# START OF Records for this task

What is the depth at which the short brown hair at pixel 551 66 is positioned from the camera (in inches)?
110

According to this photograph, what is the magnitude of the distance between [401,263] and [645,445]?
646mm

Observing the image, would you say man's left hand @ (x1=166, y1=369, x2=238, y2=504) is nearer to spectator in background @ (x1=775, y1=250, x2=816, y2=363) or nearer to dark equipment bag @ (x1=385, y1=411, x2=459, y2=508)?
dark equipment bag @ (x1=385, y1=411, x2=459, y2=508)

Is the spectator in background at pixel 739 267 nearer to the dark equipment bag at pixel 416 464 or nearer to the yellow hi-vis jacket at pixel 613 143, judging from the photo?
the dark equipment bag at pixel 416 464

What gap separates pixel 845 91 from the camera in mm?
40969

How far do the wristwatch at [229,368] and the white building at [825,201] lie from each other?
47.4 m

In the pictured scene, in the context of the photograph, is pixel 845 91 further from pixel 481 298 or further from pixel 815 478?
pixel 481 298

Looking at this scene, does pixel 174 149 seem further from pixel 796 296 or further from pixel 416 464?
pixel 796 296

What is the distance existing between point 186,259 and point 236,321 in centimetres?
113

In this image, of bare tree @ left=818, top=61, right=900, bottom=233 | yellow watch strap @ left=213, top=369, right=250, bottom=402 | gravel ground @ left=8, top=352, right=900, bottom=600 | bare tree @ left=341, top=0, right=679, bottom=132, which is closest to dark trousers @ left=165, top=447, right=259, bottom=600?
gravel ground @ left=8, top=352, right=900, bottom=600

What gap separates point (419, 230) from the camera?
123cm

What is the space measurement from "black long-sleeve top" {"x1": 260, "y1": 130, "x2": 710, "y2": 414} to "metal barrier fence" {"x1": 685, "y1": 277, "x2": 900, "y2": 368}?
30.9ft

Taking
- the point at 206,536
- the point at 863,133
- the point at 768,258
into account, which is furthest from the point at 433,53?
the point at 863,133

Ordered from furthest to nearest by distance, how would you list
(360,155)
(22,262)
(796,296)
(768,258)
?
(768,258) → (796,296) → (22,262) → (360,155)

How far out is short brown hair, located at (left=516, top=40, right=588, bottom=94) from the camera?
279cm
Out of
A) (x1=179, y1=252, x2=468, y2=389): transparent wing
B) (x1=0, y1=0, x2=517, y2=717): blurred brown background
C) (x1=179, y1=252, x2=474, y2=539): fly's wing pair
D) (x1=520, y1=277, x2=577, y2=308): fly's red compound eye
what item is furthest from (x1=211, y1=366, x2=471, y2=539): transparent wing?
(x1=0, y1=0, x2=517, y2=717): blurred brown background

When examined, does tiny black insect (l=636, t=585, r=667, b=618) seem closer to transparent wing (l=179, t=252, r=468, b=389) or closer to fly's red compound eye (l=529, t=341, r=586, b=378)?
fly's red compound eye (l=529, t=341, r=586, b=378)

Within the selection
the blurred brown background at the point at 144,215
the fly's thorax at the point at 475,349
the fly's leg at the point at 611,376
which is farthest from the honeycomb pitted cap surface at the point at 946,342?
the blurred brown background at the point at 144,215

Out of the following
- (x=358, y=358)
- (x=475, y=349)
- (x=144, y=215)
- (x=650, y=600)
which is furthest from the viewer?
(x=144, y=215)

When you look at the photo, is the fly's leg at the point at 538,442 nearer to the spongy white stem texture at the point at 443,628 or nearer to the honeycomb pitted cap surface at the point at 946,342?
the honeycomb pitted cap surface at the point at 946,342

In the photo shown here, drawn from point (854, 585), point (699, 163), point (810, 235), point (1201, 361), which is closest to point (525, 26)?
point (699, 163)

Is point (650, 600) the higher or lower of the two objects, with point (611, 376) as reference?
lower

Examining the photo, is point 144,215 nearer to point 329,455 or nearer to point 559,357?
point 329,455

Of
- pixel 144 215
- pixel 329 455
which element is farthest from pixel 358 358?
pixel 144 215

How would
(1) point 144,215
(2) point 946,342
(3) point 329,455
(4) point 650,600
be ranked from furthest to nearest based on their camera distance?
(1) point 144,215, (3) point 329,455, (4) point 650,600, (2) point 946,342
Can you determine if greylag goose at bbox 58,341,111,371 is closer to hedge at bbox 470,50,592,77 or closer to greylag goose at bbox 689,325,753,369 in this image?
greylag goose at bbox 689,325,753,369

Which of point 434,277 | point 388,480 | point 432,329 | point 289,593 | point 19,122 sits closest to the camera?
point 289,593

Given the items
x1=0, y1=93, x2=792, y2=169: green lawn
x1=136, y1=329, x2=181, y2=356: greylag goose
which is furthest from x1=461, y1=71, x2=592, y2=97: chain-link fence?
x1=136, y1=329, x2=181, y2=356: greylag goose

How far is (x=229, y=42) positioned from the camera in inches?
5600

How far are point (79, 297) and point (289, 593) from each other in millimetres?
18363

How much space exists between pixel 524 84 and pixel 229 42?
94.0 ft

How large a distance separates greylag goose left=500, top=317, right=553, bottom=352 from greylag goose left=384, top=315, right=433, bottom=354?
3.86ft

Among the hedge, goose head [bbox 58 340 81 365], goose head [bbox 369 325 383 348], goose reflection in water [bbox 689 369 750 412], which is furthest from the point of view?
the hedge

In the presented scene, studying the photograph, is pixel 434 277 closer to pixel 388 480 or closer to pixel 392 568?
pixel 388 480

# END OF Records for this task

■ Exercise task ■
Could you reproduce the data word for word, starting at the line that contains "Given the items" and ending with the final line of the data?

■ Response below ■
Given the items
x1=0, y1=93, x2=792, y2=169: green lawn
x1=136, y1=329, x2=181, y2=356: greylag goose
which is furthest from x1=461, y1=71, x2=592, y2=97: chain-link fence?
x1=136, y1=329, x2=181, y2=356: greylag goose

How far is (x=229, y=42) positioned from the camera in inches?
5600

How far are point (79, 297) and point (289, 593) from each other in millimetres?
18363

How much space exists between pixel 524 84 and pixel 229 42?
94.0 ft

How large a distance separates greylag goose left=500, top=317, right=553, bottom=352 from greylag goose left=384, top=315, right=433, bottom=354?
3.86ft

Among the hedge, goose head [bbox 58 340 81 365], goose head [bbox 369 325 383 348], goose reflection in water [bbox 689 369 750 412], which is furthest from the point of view?
the hedge

In the presented scene, studying the photograph, is pixel 434 277 closer to pixel 388 480 or closer to pixel 392 568?
pixel 388 480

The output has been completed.